Coin gained a hefty fan base with its entrance onto the payments scene last year as a digital wallet that stores multiple payment cards into one device. The product was touted as a secure, convenient way for customers to store all of their cards’ data in one device that itself is about the size and weight of a credit card. Many were quick to jump at the pre-order opportunity, and Coin sold well past its $50,000 target in just 40 minutes.
But the hype was soon squashed thanks to a slew of technical bugs that, more than once, delayed the shipment of Coin. First, shipments were pushed back to the summer; now, Coin says, international customers won’t have a chance of seeing their order until Spring 2015.
A lucky few in the US, however, have finally received their Coin – though customer reactions still appear to be more disgruntled than excited. Now, Coin is doing some damage control. The startup issued an apology Wednesday (Nov. 20) to address the backlash from months of shipping delays. The letter, addressed to those first Coin backers, not only apologies for a “lack of transparency and clarity” to its impatient customers, but also announces the launch of an expanded Coin Beta program.
Coin Beta allows early supporters to test a more limited prototype of Coin to appease consumers while they wait for the real deal. But those who opted-in to participate in Coin Beta criticized the company for being required to pay an extra $30 to receive Coin.
In its apology letter the company says that the Coin Beta program will now be expanded from the San Francisco Bay Area to a nationwide market and will include 50 percent more devices – a total of 15,000. Plus, the company nixed the extra $30 charge to receive the actual product.
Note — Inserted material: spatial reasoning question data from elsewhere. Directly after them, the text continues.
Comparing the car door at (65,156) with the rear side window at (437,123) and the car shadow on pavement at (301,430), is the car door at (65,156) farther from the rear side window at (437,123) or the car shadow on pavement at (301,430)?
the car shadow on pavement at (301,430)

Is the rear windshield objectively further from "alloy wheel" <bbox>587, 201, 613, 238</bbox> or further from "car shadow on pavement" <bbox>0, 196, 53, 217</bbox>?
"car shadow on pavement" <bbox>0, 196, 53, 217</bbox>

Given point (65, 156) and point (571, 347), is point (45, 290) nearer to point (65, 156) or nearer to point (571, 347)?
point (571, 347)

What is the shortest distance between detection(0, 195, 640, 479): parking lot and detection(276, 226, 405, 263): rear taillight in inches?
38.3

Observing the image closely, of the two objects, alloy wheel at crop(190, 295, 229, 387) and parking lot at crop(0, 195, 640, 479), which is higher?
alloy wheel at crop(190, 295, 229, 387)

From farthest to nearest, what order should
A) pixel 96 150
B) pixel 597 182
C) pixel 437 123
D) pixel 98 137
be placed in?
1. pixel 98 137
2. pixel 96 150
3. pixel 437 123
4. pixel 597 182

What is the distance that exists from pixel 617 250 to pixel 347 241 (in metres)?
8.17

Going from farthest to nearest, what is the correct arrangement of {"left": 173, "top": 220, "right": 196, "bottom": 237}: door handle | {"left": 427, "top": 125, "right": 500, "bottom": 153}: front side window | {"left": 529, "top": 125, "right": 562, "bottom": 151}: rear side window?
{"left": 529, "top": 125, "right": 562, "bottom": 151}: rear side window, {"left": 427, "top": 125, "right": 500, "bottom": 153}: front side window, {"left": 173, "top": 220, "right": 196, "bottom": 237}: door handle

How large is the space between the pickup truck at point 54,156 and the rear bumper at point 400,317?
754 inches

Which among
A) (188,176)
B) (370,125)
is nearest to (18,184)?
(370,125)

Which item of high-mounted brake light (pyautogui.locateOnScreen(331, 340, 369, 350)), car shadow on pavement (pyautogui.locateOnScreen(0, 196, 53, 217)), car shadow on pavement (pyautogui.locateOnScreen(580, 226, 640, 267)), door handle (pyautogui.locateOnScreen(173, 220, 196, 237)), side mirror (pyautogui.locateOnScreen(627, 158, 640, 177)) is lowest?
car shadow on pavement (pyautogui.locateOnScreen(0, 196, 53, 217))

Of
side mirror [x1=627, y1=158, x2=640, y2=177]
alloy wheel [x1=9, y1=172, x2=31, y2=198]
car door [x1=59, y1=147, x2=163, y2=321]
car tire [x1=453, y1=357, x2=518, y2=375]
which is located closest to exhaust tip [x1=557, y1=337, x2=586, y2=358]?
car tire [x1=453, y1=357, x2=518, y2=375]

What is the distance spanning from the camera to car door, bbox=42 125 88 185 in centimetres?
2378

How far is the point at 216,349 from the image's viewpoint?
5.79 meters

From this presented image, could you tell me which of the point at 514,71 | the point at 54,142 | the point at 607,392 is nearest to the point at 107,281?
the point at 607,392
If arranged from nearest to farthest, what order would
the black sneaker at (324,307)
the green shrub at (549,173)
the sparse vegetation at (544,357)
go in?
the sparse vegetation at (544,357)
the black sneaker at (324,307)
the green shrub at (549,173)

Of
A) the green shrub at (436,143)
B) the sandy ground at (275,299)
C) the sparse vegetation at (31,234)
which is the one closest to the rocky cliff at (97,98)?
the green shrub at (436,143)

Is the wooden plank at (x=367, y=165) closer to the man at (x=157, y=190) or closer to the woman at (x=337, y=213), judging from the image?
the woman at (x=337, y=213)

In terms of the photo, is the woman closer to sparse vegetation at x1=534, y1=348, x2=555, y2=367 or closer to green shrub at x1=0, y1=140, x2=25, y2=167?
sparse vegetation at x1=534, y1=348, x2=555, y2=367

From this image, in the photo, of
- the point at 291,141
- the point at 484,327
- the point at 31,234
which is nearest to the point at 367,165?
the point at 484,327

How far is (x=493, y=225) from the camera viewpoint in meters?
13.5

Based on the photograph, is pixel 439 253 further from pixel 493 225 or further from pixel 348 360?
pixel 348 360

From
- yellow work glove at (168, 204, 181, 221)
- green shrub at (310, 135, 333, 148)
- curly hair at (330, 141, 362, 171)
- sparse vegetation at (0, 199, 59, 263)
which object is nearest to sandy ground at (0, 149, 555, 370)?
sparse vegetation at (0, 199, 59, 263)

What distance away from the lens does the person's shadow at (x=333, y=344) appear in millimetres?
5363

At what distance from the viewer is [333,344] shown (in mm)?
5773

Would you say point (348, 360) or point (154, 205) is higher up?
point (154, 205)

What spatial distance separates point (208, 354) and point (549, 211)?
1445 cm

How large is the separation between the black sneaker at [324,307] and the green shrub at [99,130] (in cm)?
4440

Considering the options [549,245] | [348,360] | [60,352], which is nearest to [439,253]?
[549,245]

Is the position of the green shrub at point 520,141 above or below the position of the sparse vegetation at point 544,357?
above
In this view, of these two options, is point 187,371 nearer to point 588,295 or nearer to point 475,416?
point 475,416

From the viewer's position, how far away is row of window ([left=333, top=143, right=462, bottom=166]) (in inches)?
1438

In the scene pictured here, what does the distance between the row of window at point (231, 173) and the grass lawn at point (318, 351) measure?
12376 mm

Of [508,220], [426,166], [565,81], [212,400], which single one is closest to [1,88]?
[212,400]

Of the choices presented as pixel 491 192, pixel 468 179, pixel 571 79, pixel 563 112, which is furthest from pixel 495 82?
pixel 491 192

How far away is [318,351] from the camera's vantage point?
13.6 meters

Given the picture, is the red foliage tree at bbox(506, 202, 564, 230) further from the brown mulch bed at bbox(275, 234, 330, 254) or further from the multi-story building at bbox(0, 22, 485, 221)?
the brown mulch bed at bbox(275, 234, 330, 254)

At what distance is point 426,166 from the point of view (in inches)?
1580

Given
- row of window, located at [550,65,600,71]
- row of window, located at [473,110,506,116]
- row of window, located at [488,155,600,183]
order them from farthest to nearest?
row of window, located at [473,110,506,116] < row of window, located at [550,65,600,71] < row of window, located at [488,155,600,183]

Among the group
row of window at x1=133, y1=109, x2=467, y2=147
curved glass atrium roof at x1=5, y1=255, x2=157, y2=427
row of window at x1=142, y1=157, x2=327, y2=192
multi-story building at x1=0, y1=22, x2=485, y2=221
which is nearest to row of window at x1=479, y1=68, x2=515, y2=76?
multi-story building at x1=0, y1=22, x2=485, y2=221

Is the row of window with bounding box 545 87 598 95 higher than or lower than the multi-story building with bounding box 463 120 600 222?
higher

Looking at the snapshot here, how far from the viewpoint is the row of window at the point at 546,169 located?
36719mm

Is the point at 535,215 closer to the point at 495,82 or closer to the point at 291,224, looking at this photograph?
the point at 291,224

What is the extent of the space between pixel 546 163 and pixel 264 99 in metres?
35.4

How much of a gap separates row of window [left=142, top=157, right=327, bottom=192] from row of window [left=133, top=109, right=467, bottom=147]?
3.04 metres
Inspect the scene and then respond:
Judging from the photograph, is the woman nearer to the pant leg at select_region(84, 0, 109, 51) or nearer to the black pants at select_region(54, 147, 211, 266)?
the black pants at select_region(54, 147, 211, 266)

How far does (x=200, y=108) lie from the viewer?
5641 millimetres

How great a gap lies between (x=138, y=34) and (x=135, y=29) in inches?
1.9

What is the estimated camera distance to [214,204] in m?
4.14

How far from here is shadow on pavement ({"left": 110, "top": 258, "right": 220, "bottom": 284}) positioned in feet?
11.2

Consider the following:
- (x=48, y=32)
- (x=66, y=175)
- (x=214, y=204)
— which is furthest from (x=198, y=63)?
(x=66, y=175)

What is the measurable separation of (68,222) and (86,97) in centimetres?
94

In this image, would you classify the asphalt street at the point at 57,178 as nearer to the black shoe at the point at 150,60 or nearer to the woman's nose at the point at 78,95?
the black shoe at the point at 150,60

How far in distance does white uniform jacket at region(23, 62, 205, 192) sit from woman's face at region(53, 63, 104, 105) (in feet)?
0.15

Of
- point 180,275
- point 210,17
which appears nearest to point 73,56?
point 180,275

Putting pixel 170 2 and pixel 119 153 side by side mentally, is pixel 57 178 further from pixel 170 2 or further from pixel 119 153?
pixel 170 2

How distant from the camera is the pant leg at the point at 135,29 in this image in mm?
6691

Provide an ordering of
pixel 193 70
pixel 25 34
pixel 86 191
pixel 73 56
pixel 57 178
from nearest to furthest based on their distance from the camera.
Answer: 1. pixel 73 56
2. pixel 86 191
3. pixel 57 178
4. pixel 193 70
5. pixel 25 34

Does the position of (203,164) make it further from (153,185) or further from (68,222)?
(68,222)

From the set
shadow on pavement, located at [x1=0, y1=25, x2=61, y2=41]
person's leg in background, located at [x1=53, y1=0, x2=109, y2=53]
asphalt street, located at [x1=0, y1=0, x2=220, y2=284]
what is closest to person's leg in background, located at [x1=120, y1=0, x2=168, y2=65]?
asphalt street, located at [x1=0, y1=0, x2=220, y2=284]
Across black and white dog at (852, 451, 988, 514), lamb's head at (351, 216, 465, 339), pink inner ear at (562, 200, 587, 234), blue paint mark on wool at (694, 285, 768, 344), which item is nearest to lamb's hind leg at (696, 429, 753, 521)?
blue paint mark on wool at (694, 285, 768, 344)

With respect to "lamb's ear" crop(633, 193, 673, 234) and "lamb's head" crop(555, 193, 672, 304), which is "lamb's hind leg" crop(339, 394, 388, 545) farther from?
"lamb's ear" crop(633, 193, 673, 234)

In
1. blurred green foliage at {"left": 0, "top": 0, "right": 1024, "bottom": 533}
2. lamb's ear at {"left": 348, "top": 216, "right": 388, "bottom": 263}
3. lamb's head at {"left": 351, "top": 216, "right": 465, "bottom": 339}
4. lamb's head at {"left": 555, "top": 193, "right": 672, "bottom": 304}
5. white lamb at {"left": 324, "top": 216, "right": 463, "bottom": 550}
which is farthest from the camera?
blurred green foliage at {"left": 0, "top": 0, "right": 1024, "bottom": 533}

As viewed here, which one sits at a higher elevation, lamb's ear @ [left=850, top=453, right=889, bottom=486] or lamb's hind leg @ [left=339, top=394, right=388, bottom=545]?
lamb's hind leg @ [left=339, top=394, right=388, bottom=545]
Still, it’s too early to tell whether Coin has saved itself from consumer wrath. As early backers in the US finally begin to receive their product, it’s important to note that the first generation Coin will not be an EMV-compliant device. It’s a crucial detail that threatens Coin’s business model – EMV-compliant products come with a chip that many experts say will be standard in US card transactions by the end of next year.
Coin said in a statement that it will not address the EMV compliance issue until the first generation Coin has been shipped. As a company built on the platforms of payments innovation and customer convenience, forcing customers to wait even longer for Coin to catch up with new card technology will not likely go over well.